**DIRECTIVE**
Duplicate the data below line for line, leaving every character unchanged.
** Begin GIVEN RECORDS **
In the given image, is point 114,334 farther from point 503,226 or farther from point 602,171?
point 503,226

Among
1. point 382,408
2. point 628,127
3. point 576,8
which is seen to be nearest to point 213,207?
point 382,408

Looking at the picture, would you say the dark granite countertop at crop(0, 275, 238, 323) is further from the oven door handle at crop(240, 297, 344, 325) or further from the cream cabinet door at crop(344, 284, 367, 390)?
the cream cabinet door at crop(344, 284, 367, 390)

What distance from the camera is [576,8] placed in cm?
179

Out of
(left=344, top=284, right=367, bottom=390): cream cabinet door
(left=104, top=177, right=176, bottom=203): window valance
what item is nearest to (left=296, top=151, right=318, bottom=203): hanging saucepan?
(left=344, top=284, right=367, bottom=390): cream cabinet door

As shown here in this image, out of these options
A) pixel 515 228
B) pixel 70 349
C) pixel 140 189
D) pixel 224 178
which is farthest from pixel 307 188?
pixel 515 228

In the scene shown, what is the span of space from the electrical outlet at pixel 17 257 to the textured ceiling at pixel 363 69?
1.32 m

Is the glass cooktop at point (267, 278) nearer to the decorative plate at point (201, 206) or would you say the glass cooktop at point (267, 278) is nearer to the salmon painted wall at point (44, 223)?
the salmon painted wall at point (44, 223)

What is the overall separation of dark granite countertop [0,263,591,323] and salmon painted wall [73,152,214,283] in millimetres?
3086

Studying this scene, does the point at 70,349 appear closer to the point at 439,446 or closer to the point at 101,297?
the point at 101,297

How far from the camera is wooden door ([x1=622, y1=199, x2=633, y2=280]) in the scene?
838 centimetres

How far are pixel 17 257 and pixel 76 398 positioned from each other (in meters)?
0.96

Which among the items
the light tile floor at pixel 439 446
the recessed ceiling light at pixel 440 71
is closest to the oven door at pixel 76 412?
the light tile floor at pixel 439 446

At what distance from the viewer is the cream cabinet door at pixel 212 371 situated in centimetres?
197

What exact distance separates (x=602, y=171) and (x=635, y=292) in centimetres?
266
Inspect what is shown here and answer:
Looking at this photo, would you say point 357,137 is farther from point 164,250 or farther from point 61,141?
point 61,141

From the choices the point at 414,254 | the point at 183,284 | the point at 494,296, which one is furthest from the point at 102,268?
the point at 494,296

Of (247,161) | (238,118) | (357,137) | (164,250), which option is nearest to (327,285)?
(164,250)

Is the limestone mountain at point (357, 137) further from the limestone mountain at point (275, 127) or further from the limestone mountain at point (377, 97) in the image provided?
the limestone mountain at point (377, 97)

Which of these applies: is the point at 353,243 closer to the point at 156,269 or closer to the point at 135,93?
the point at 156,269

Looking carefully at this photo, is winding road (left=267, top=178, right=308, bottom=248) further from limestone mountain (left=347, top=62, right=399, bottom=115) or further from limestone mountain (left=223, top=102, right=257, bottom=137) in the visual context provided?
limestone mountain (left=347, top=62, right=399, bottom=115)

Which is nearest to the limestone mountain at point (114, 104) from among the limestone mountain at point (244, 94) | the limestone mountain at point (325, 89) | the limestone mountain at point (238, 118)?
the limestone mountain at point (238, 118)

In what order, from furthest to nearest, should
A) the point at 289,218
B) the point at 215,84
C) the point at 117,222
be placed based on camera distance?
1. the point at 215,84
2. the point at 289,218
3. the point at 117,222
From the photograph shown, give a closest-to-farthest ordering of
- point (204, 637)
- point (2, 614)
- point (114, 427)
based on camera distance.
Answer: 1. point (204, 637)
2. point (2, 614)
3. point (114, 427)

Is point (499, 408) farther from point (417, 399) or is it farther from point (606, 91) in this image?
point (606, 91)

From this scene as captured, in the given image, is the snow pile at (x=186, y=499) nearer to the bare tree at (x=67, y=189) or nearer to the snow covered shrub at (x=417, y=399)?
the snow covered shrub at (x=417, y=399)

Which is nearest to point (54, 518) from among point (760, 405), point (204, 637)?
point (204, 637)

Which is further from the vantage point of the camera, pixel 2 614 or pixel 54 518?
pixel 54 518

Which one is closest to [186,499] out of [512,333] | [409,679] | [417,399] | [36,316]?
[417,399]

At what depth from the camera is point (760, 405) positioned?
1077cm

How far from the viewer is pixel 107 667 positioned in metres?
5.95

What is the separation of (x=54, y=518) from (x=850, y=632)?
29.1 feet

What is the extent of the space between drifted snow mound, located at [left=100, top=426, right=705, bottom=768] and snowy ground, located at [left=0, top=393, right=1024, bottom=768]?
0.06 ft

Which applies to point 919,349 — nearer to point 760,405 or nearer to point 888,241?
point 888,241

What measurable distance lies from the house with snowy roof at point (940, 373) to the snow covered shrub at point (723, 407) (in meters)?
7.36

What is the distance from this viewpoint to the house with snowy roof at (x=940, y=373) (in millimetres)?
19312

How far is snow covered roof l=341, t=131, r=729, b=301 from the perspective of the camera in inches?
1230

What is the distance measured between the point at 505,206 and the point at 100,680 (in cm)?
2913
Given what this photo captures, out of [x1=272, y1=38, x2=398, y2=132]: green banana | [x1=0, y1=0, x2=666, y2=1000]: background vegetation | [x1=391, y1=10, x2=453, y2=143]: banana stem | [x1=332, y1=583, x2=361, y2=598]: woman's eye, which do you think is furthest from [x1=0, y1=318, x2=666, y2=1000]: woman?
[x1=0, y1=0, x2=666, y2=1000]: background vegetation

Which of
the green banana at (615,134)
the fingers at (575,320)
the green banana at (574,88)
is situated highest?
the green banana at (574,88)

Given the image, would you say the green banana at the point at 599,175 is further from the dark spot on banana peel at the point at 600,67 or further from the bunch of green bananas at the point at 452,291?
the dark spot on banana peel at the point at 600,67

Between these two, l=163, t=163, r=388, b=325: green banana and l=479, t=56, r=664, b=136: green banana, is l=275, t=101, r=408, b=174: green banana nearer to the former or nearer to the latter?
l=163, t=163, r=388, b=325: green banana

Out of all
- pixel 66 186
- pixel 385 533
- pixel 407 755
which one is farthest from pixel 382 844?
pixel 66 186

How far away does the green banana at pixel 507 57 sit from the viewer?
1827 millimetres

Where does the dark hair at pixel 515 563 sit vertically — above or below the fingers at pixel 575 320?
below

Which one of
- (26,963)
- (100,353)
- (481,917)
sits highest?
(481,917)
** End GIVEN RECORDS **
**COMPLETED EXERCISE**
In the given image, is point 114,334 farther from point 503,226 or farther from point 602,171?
point 503,226

Among
1. point 382,408
2. point 628,127
3. point 576,8
which is seen to be nearest to point 213,207?
point 382,408

Looking at the picture, would you say the dark granite countertop at crop(0, 275, 238, 323) is further from the oven door handle at crop(240, 297, 344, 325) or further from the cream cabinet door at crop(344, 284, 367, 390)?
the cream cabinet door at crop(344, 284, 367, 390)

What distance from the camera is [576,8] placed in cm?
179

Out of
(left=344, top=284, right=367, bottom=390): cream cabinet door
(left=104, top=177, right=176, bottom=203): window valance
what item is nearest to (left=296, top=151, right=318, bottom=203): hanging saucepan?
(left=344, top=284, right=367, bottom=390): cream cabinet door

As shown here in this image, out of these options
A) pixel 515 228
B) pixel 70 349
C) pixel 140 189
D) pixel 224 178
which is farthest from pixel 307 188?
pixel 515 228

In the scene shown, what is the span of space from the electrical outlet at pixel 17 257 to the textured ceiling at pixel 363 69?
1.32 m

Is the glass cooktop at point (267, 278) nearer to the decorative plate at point (201, 206) or would you say the glass cooktop at point (267, 278) is nearer to the salmon painted wall at point (44, 223)?
the salmon painted wall at point (44, 223)

What is the overall separation of dark granite countertop [0,263,591,323] and salmon painted wall [73,152,214,283] in millimetres?
3086

Studying this scene, does the point at 70,349 appear closer to the point at 439,446 or closer to the point at 101,297?
the point at 101,297

How far from the camera is wooden door ([x1=622, y1=199, x2=633, y2=280]) in the scene?
838 centimetres

How far are pixel 17 257 and pixel 76 398 positioned from each other (in meters)?
0.96

Which among the items
the light tile floor at pixel 439 446
the recessed ceiling light at pixel 440 71
is closest to the oven door at pixel 76 412?
the light tile floor at pixel 439 446

At what distance from the viewer is the cream cabinet door at pixel 212 371 situated in centimetres?
197

What exact distance separates (x=602, y=171) and (x=635, y=292) in centimetres?
266
Inspect what is shown here and answer:
Looking at this photo, would you say point 357,137 is farther from point 164,250 or farther from point 61,141?
point 61,141

From the choices the point at 414,254 | the point at 183,284 | the point at 494,296, which one is furthest from the point at 102,268?
the point at 494,296

Of (247,161) | (238,118) | (357,137) | (164,250), which option is nearest to (327,285)?
(164,250)

Is the limestone mountain at point (357, 137) further from the limestone mountain at point (275, 127) or further from the limestone mountain at point (377, 97) in the image provided?
the limestone mountain at point (377, 97)

Which of these applies: is the point at 353,243 closer to the point at 156,269 or closer to the point at 135,93?
the point at 156,269

Looking carefully at this photo, is winding road (left=267, top=178, right=308, bottom=248) further from limestone mountain (left=347, top=62, right=399, bottom=115) or further from limestone mountain (left=223, top=102, right=257, bottom=137) in the visual context provided?
limestone mountain (left=347, top=62, right=399, bottom=115)

Which is nearest to the limestone mountain at point (114, 104) from among the limestone mountain at point (244, 94) | the limestone mountain at point (325, 89) | the limestone mountain at point (238, 118)?
the limestone mountain at point (238, 118)

In what order, from furthest to nearest, should
A) the point at 289,218
B) the point at 215,84
C) the point at 117,222
be placed based on camera distance?
1. the point at 215,84
2. the point at 289,218
3. the point at 117,222
From the photograph shown, give a closest-to-farthest ordering of
- point (204, 637)
- point (2, 614)
- point (114, 427)
based on camera distance.
Answer: 1. point (204, 637)
2. point (2, 614)
3. point (114, 427)

Is point (499, 408) farther from point (417, 399) or is it farther from point (606, 91) in this image?
point (606, 91)

From this scene as captured, in the given image, is the snow pile at (x=186, y=499) nearer to the bare tree at (x=67, y=189) or nearer to the snow covered shrub at (x=417, y=399)?
the snow covered shrub at (x=417, y=399)

Which is nearest to point (54, 518) from among point (760, 405), point (204, 637)?
point (204, 637)

Which is further from the vantage point of the camera, pixel 2 614 or pixel 54 518?
pixel 54 518

Which one is closest to [186,499] out of [512,333] | [409,679] | [417,399] | [36,316]?
[417,399]

At what depth from the camera is point (760, 405) positioned?
1077cm

How far from the viewer is pixel 107 667 positioned in metres?
5.95

What is the separation of (x=54, y=518) from (x=850, y=632)?
29.1 feet

What is the extent of the space between drifted snow mound, located at [left=100, top=426, right=705, bottom=768] and snowy ground, located at [left=0, top=393, right=1024, bottom=768]?
0.06 ft

Which applies to point 919,349 — nearer to point 760,405 or nearer to point 888,241?
point 888,241

What measurable distance lies from the house with snowy roof at point (940, 373) to the snow covered shrub at point (723, 407) (in meters)?
7.36

What is the distance from this viewpoint to the house with snowy roof at (x=940, y=373) (in millimetres)?
19312

How far is snow covered roof l=341, t=131, r=729, b=301 from the perspective of the camera in inches?
1230

What is the distance measured between the point at 505,206 and the point at 100,680 (in cm)?
2913
Given what this photo captures, out of [x1=272, y1=38, x2=398, y2=132]: green banana | [x1=0, y1=0, x2=666, y2=1000]: background vegetation | [x1=391, y1=10, x2=453, y2=143]: banana stem | [x1=332, y1=583, x2=361, y2=598]: woman's eye, which do you think is furthest from [x1=0, y1=318, x2=666, y2=1000]: woman?
[x1=0, y1=0, x2=666, y2=1000]: background vegetation

Which of
the green banana at (615,134)
the fingers at (575,320)
the green banana at (574,88)
is situated highest?
the green banana at (574,88)

Given the image, would you say the green banana at the point at 599,175 is further from the dark spot on banana peel at the point at 600,67 or further from the bunch of green bananas at the point at 452,291?
the dark spot on banana peel at the point at 600,67

Between these two, l=163, t=163, r=388, b=325: green banana and l=479, t=56, r=664, b=136: green banana, is l=275, t=101, r=408, b=174: green banana nearer to the former or nearer to the latter?
l=163, t=163, r=388, b=325: green banana

Out of all
- pixel 66 186
- pixel 385 533
- pixel 407 755
which one is farthest from pixel 382 844?
pixel 66 186

How far away does the green banana at pixel 507 57 sit from the viewer?
1827 millimetres

Where does the dark hair at pixel 515 563 sit vertically — above or below the fingers at pixel 575 320?
below

Which one of
- (26,963)
- (100,353)
- (481,917)
sits highest?
(481,917)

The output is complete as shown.